The answer is the set of lines that include "escape", copied from the data below.

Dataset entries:
------------------------------------

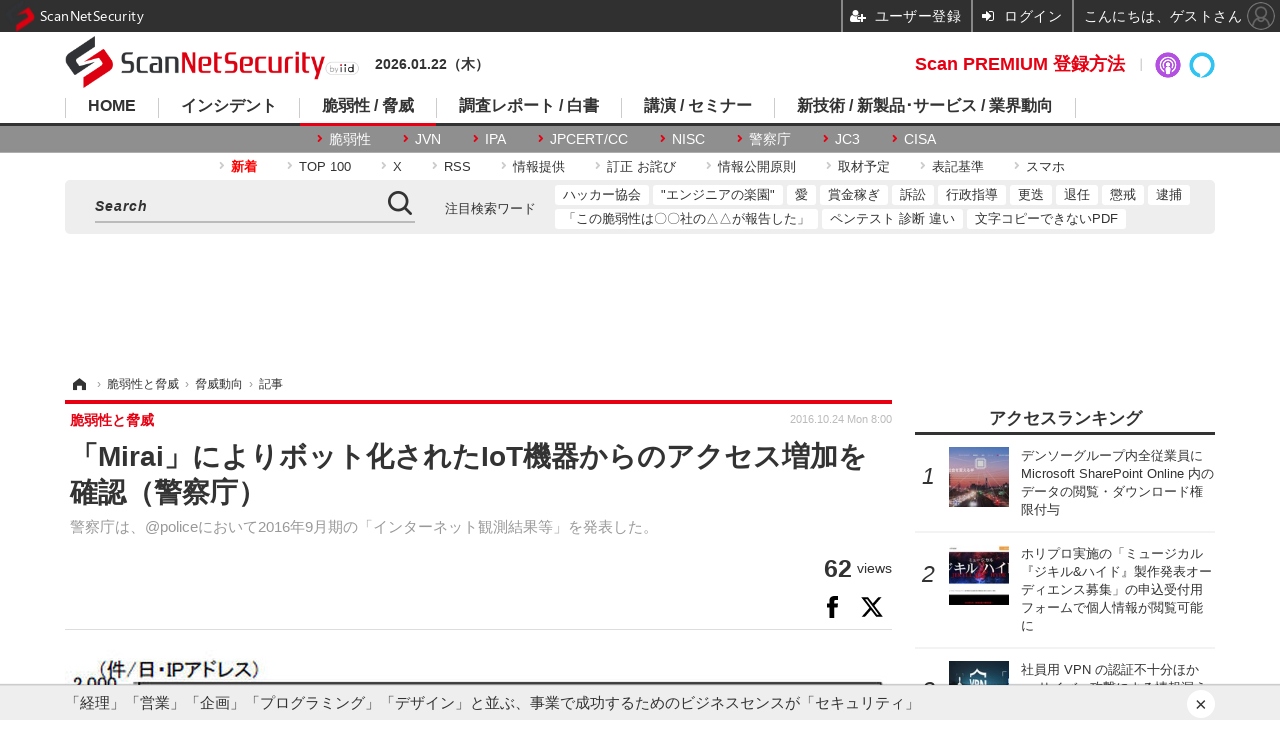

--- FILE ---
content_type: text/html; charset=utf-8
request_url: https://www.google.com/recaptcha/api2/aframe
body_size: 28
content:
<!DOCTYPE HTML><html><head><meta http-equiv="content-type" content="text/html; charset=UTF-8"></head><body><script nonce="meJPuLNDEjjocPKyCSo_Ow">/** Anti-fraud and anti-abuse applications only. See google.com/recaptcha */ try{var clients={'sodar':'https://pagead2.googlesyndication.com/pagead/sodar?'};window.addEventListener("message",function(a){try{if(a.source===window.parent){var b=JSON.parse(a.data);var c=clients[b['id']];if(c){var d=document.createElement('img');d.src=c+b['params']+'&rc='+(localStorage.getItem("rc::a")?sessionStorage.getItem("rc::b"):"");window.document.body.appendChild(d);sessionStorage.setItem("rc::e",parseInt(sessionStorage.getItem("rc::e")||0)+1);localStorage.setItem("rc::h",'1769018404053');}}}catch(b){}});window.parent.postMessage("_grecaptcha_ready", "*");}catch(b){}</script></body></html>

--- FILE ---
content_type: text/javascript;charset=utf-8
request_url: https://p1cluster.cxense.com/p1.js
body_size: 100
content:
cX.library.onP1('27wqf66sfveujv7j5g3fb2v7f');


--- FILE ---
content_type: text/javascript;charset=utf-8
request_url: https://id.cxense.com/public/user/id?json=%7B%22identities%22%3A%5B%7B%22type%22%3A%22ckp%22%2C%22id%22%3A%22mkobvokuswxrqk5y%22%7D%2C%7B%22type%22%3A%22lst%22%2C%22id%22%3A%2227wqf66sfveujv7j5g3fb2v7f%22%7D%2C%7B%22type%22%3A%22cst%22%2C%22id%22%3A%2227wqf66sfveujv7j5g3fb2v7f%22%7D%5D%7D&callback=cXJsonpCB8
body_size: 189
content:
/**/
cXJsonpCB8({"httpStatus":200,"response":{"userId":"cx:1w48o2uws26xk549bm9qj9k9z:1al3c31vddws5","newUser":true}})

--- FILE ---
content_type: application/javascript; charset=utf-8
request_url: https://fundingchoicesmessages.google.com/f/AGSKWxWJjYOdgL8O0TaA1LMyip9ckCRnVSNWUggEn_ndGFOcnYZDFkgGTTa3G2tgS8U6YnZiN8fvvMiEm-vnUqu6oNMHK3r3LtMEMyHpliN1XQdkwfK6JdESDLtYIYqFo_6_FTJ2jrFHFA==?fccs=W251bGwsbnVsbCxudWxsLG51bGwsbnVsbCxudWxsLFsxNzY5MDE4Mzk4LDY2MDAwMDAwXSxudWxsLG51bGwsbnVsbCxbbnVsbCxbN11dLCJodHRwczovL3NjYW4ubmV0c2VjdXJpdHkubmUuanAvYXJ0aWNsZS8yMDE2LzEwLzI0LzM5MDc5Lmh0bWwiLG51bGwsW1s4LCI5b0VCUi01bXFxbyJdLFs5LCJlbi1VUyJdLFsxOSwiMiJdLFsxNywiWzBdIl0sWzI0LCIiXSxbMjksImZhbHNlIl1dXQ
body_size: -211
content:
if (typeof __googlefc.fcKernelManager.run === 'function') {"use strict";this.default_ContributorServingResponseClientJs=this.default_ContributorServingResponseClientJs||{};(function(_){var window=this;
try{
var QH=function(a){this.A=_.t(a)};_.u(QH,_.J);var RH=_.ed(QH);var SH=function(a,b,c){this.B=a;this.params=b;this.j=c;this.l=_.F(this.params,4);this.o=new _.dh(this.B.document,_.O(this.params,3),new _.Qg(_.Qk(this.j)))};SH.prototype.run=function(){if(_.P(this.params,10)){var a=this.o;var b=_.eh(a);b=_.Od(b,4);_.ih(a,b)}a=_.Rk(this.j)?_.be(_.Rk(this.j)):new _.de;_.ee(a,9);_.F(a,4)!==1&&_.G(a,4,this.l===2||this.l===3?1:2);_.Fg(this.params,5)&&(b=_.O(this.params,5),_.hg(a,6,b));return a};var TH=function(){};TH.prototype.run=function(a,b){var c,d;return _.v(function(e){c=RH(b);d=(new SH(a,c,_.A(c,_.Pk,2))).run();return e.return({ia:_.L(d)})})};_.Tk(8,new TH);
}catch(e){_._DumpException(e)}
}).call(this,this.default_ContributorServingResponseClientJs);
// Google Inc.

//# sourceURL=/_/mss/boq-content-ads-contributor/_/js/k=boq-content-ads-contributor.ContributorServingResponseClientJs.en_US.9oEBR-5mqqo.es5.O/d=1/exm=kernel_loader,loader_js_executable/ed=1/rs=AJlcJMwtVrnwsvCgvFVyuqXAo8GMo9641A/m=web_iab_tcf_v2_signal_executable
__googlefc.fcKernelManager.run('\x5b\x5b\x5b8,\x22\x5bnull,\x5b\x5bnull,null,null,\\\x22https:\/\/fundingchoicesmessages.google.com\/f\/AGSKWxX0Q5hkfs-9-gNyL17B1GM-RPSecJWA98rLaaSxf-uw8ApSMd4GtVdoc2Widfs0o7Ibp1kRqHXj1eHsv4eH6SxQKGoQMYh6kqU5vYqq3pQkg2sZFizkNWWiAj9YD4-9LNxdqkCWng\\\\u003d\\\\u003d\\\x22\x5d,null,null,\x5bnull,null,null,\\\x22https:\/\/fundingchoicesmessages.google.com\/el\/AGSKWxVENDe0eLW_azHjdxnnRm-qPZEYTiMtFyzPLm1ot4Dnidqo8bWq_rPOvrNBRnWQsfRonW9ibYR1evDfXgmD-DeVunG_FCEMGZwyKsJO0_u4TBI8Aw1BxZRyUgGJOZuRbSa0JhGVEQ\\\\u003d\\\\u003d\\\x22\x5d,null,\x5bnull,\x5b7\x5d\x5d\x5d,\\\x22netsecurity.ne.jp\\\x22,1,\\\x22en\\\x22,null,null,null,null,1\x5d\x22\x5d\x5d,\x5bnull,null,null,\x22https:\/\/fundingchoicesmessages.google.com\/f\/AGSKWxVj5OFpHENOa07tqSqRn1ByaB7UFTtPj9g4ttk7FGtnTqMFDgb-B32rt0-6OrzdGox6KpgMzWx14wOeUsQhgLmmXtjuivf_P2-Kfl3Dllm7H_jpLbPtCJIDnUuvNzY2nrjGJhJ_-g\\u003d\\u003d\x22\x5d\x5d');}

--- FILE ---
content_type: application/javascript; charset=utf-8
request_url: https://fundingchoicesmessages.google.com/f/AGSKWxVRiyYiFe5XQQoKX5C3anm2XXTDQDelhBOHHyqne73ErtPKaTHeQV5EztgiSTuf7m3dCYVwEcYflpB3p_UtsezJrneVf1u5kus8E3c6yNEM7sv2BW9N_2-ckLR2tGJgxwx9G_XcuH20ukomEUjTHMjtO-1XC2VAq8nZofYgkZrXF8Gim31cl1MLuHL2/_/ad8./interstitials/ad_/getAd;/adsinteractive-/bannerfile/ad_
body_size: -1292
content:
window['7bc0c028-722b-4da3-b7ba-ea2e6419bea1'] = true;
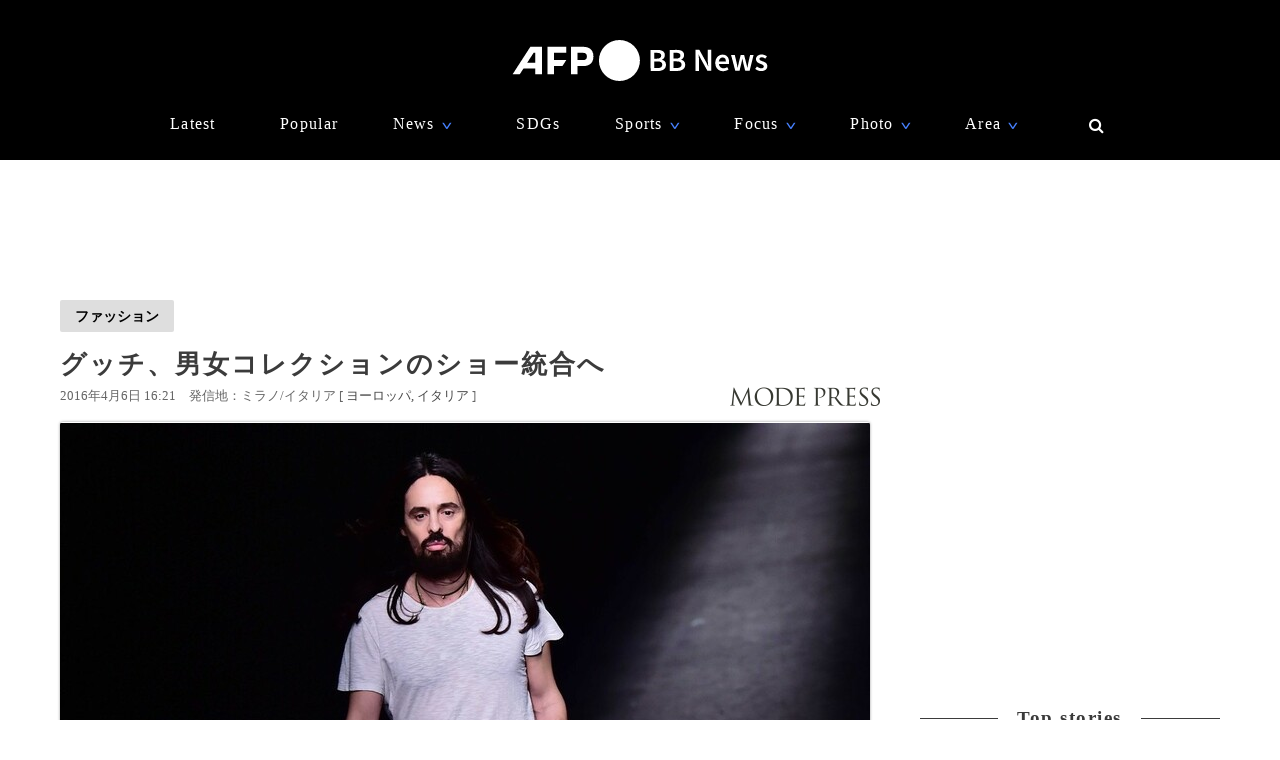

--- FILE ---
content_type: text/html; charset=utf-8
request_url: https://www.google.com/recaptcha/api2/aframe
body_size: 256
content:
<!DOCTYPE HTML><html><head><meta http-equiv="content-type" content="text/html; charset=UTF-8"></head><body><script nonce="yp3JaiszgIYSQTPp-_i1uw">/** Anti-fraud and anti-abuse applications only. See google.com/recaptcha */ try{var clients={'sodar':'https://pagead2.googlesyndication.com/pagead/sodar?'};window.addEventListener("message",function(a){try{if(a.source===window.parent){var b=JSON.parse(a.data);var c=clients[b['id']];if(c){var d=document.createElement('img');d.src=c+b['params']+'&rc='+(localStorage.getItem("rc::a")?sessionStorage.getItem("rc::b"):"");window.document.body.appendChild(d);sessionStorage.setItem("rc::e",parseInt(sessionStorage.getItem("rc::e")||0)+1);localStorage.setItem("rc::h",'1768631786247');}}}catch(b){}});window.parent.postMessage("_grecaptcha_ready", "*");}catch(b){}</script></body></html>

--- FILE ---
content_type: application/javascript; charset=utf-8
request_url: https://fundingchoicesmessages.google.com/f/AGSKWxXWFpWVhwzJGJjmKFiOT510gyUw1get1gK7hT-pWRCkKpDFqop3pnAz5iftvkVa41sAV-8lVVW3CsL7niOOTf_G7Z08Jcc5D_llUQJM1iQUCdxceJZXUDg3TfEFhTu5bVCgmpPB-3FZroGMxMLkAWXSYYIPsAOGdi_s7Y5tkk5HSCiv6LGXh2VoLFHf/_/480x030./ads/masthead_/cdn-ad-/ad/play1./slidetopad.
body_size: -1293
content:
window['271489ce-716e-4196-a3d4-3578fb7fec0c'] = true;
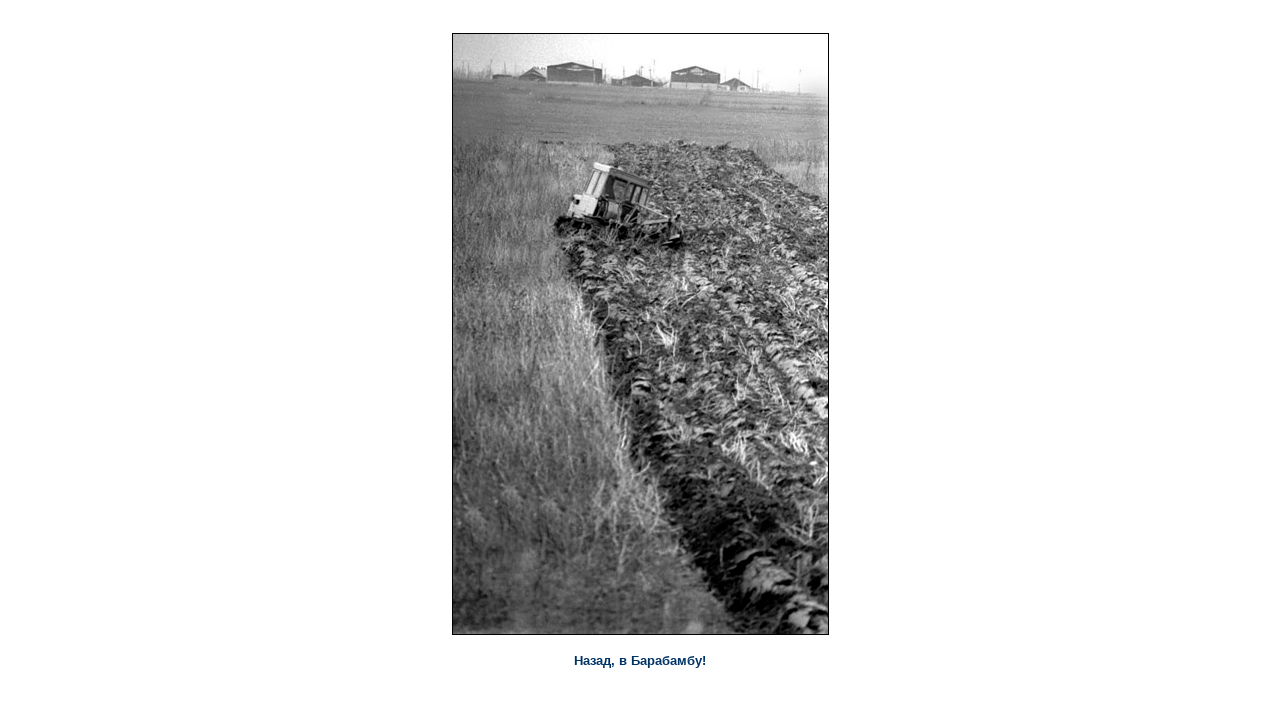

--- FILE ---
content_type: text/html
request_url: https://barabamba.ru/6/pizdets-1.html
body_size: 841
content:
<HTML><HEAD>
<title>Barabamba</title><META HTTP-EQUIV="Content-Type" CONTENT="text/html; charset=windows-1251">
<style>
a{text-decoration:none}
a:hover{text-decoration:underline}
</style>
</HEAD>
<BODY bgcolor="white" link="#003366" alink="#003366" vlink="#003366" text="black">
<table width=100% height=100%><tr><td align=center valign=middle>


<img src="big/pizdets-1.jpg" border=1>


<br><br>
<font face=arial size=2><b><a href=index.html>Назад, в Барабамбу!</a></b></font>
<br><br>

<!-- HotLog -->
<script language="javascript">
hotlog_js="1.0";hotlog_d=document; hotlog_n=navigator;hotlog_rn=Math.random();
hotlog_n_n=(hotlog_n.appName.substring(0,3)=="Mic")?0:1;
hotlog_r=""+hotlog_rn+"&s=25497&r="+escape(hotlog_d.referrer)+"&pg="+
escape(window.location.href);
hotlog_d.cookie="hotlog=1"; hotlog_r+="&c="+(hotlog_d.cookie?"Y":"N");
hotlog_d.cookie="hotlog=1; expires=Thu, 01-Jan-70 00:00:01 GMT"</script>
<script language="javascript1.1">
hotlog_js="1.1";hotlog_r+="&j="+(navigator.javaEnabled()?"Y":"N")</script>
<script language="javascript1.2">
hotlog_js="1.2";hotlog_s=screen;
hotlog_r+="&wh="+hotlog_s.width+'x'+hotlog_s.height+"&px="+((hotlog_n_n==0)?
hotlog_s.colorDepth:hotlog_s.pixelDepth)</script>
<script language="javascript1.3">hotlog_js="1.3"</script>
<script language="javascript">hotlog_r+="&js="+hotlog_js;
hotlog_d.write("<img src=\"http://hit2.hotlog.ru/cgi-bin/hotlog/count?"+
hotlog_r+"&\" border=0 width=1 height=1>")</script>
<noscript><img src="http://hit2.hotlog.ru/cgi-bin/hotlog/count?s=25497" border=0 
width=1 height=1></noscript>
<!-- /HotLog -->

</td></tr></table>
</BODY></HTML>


------------------------------------

--- OUTPUT OF THE EXERCISE ---
hotlog_r=""+hotlog_rn+"&s=25497&r="+escape(hotlog_d.referrer)+"&pg="+
escape(window.location.href);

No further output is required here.